When you build a home gym, one of the first decisions you have to make is what to do with the floor. Not only do you need a reliable surface to train on, but you also need to prevent damage to the floor below.
Most home gym owners use one of two options: Horse stall mats or rubber flooring made specifically for gyms. Most people who post recommendations, however, have never used both options. So it can be hard to get a good understanding of which might be best.
Horse stall mats are a great option for your home gym floor if your main concern is cost. If your main concern is performance, looks, or ease of installation there are better ways to go.
I’ve personally used both horse stall mats and rubber gym flooring. I currently use and prefer the latter, but that doesn’t mean that stall mats don’t have their place in the home gym world. They do. Where you fit in will depend on a few things and I’ll cover them in detail in this article.
You can see the exact flooring that I use in my gym here on Amazon.
UPDATE Nov 2023: I’ve found an amazing source for low-cost rubber gym flooring. It’ll save you a ton of money while still getting the same flooring I recommend in this article. Inventory changes pretty regularly, but head over to Freedom Fitness’s flooring page to see what’s available today. They usually have a tremendous selection and their pricing is well below what you’ll find anywhere else! And make sure to use our exclusive coupon code, “GC1” for 5% off of your order!

### RECORD SET
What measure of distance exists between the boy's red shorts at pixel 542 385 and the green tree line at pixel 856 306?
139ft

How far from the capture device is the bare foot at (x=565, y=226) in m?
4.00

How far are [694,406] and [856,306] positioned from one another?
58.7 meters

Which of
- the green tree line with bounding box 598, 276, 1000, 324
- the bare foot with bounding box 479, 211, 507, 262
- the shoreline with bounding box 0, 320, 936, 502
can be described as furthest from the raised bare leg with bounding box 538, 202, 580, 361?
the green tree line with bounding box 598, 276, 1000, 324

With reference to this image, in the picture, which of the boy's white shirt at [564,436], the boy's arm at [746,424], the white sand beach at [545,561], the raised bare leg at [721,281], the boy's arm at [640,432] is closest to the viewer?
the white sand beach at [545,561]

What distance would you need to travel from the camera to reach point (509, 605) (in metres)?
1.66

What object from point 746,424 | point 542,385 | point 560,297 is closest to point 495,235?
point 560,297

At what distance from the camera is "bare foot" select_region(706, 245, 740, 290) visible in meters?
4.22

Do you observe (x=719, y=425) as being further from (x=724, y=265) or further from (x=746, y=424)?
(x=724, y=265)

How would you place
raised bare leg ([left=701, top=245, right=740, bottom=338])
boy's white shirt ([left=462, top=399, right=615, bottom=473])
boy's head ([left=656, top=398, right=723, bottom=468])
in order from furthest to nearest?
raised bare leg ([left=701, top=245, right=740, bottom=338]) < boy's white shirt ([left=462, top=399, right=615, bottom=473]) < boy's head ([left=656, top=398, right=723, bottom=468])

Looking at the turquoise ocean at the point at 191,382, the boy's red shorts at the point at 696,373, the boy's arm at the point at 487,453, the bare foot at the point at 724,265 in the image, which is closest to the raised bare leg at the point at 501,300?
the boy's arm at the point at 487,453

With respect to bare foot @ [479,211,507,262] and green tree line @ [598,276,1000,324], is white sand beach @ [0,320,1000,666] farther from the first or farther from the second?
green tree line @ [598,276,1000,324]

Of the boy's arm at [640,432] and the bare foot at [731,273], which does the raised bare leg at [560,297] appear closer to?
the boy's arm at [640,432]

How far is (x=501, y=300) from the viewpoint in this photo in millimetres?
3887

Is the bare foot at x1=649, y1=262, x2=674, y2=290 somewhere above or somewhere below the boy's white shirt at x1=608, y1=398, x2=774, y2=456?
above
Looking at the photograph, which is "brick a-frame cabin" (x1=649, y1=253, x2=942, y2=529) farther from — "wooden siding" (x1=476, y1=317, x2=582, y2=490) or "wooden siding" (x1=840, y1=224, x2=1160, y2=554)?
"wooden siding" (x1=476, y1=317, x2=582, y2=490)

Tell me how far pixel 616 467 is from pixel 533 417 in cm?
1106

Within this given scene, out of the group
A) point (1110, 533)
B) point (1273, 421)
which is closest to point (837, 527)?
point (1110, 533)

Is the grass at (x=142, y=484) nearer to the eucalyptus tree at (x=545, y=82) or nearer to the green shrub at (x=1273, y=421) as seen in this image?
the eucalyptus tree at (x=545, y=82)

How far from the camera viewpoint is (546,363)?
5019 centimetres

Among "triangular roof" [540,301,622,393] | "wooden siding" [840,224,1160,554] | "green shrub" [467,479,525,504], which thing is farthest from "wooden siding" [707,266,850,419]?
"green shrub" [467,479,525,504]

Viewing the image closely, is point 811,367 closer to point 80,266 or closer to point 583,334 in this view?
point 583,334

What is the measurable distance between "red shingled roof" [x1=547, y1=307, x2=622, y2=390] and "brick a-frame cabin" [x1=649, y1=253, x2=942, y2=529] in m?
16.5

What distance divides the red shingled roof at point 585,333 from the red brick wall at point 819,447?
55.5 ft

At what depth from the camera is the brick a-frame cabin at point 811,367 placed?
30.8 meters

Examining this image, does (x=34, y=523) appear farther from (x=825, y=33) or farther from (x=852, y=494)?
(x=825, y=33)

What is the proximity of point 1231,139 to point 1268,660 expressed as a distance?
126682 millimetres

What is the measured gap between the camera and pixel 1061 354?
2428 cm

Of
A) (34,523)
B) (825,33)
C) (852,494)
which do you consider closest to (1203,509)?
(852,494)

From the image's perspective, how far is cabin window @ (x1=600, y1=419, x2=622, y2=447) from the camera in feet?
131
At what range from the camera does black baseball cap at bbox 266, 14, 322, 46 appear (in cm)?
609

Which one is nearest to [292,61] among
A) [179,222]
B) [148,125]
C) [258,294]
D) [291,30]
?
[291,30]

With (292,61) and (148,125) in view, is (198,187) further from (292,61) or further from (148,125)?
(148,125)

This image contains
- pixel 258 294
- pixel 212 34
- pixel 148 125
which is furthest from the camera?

### EXERCISES
A – According to the home gym flooring text, which of the two flooring options does the writer currently use and prefer?
B – Based on the home gym flooring text, why can it be hard to get a good understanding of which flooring option might be best?
C – Go on with the home gym flooring text from the point where it stops.

### ANSWERS BY TASK
A – Rubber gym flooring.

B – Most people who post recommendations have never used both horse stall mats and rubber gym flooring, so their advice doesn't compare the two from experience.

C –
Two key functions of gym flooring
So why do we need flooring at all? Why not just use the floor that’s already there?
In a word, safety.
Your safety, your floor’s safety, and your equipment’s safety all rely on having the right surface in your gym to train on. Damaged floors, damaged gear, and damaged body parts can all result when improper flooring is used.
I wrote a very in-depth guide covering pretty much every flooring option you have available that you can read here. In the end, though, most of those options failed to come through in one or both of two very important areas: Training surface and floor protection.
A safe surface to train on
The first thing your gym floor should do is provide a hard, level, smooth, grippy, durable, and moisture resistant surface to train on.
It’s literally the foundation your gym sits on and it should be rock solid.
- Your floor should be firm. It shouldn’t give, shift, or move beneath you. You shouldn’t use deep pile carpet or foam tiles as an example. Both are too soft a surface to make a good gym floor.
- Your floor should be level and smooth. There should be no gaps or seams that you can feel with your feet. There certainly shouldn’t be any that you can trip over.
- Your floor should provide a good grip for your shoes. It shouldn’t be slick. It also shouldn’t be overly tacky or sticky.
- Your floor should not only last a long time, but it should be able to take a good amount of abuse. It should be easy to clean and disinfect as well.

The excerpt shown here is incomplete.